### [Given task]
Rewrite every line of the records below, requests included, multiplying each number in the answers (coordinates and distances) by 0.35. Round each result to the same number of decimal places as the original number, with halves rounded up.

### [Supplied material]
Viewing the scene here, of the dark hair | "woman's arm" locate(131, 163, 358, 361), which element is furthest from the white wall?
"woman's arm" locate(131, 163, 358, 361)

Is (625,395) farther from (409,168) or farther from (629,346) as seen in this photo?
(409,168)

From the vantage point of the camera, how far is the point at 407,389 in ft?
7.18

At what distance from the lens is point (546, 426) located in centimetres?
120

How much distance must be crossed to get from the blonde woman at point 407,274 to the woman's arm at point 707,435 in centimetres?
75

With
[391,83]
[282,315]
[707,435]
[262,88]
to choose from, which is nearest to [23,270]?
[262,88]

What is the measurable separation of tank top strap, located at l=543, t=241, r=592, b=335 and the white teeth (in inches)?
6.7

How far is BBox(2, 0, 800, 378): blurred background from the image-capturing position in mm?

### [Correct result]
Viewing the scene here, of the dark hair | "woman's arm" locate(131, 163, 358, 361), which element is furthest from the white wall?
"woman's arm" locate(46, 57, 125, 126)

Is (625,395) farther from (409,168) or farther from (629,346) as seen in this photo?
(143,59)

From the vantage point of the camera, how far is the point at 407,389 in ft?
2.51

At what distance from the lens is point (546, 426) located in centimetres?
42

How much distance must be crossed to get from the blonde woman at point 407,274 to the woman's arm at point 707,435 in centimetres?
26

With
[391,83]
[282,315]
[707,435]
[262,88]
to choose from, which is nearest to [23,270]?
[92,31]

What is the measurable separation of tank top strap, located at l=543, t=241, r=592, b=335 and the white teeth (in inches)?
2.3

How far is BBox(2, 0, 800, 378): blurred background from the image-capturing position in mm?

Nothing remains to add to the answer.